Im konkreten Fall hatte sich eine Medizinisch-Technische Laborassistentin bei ihrer Arbeit im Krankenhaus mit Hepatitis B und Hepatitis C angesteckt. Die chronische Leberentzündung kann zu einer Leberzirrhose und Leberkrebs führen.

Die BG erkannte die Infektion als Berufskrankheit an. Seit Dezember 1993 erhielt die Frau wegen ihrer Minderung der Erwerbsfähigkeit um 20 Prozent eine Verletztenrente. Doch im Juni 2009 stoppte der Unfallversicherungsträger die weitere Zahlung mit der Begründung, dass die Hepatitis-Erkrankung ausgeheilt und keine Viren mehr nachweisbar seien.

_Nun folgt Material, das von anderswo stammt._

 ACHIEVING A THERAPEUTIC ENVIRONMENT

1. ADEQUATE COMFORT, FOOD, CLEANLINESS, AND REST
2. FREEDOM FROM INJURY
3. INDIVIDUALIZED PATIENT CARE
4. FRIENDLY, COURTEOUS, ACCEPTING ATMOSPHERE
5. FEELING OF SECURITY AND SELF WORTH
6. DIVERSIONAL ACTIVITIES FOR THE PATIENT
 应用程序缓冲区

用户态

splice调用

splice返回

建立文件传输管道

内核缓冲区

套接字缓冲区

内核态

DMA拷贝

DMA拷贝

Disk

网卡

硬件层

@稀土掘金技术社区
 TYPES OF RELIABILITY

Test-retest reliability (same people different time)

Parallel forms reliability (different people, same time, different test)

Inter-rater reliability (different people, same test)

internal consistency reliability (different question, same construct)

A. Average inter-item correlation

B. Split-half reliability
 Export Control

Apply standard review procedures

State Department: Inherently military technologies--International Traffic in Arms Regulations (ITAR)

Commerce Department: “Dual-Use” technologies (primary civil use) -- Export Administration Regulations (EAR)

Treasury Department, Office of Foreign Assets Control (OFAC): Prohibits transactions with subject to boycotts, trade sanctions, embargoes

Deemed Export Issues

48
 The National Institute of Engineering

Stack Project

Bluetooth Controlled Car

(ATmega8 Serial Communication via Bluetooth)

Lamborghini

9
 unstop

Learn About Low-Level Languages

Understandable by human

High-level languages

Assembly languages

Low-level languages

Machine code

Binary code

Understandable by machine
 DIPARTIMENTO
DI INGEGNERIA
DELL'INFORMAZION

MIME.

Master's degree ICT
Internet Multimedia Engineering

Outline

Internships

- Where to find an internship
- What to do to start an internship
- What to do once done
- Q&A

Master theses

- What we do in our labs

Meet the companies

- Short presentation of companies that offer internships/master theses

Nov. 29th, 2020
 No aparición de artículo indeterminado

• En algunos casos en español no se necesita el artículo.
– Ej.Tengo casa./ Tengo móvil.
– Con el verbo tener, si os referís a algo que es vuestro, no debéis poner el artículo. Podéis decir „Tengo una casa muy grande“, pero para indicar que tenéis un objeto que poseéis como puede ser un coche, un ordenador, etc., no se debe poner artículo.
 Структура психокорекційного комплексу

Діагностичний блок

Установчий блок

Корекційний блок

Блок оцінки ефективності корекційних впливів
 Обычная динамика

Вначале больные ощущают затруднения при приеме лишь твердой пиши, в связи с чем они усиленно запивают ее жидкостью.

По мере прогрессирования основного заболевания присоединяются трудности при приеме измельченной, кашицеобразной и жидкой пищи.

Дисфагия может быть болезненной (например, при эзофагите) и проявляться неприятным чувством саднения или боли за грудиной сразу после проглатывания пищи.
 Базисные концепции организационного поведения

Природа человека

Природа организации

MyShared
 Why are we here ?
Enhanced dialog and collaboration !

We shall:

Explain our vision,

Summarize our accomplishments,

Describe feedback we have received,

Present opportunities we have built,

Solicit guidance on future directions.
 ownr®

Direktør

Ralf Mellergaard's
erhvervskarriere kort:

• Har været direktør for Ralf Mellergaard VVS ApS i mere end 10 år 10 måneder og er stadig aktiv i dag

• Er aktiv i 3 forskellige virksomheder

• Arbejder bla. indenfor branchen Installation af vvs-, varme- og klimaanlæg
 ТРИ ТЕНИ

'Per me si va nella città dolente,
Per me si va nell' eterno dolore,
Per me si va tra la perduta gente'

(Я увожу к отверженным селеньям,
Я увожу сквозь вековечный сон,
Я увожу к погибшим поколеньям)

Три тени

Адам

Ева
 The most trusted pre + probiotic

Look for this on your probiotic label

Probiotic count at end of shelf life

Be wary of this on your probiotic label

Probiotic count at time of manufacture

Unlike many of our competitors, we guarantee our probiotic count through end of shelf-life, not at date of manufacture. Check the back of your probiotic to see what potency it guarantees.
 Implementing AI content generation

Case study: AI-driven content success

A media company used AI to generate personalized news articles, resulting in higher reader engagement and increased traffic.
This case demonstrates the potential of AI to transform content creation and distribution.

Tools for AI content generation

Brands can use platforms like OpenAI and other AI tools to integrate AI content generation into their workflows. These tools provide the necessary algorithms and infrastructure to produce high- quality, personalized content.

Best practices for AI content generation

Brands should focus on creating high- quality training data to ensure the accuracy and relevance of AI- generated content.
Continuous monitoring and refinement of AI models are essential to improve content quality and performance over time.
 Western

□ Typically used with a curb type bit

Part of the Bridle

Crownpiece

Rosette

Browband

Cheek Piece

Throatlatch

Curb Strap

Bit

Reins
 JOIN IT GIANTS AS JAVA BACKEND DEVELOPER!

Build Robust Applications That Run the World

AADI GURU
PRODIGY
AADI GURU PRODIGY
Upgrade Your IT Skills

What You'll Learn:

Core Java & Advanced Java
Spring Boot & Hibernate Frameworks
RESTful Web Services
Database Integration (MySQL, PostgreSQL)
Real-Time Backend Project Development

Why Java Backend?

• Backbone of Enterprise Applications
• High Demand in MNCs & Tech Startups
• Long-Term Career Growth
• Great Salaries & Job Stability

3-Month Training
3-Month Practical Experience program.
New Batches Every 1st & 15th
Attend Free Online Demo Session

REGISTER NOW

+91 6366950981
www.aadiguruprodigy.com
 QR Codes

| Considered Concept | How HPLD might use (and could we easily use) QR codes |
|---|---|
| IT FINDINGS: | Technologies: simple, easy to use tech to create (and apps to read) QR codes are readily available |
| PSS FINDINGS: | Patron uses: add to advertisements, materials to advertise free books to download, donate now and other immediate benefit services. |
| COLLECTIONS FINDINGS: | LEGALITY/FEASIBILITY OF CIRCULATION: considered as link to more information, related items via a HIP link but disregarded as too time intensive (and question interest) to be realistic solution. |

Das Sozialgericht entschied in seinem rechtskräftig gewordenen Urteil vom 08.09.2011, dass dennoch ein Anspruch auf Verletztenrente besteht. Denn die Klägerin leide wegen ihrer Hepatitisinfektion weiterhin an psychischen Beschwerden wie Schlaflosigkeit, depressive Verstimmungen oder Interessenverlust. Diese seien mittelbare Folge der Berufskrankheit und begründeten eine Fortsetzung der Entschädigungszahlung.

Die Detmolder Richter rügten, dass die BG die Erkrankung der Klägerin allein körperlich angesehen hatte. Hätte sie frühzeitig eine psychotherapeutische Begleitung ermöglicht, wäre der Krankheitsverlauf bei der Laborassistentin vermutlich deutlich günstiger gewesen.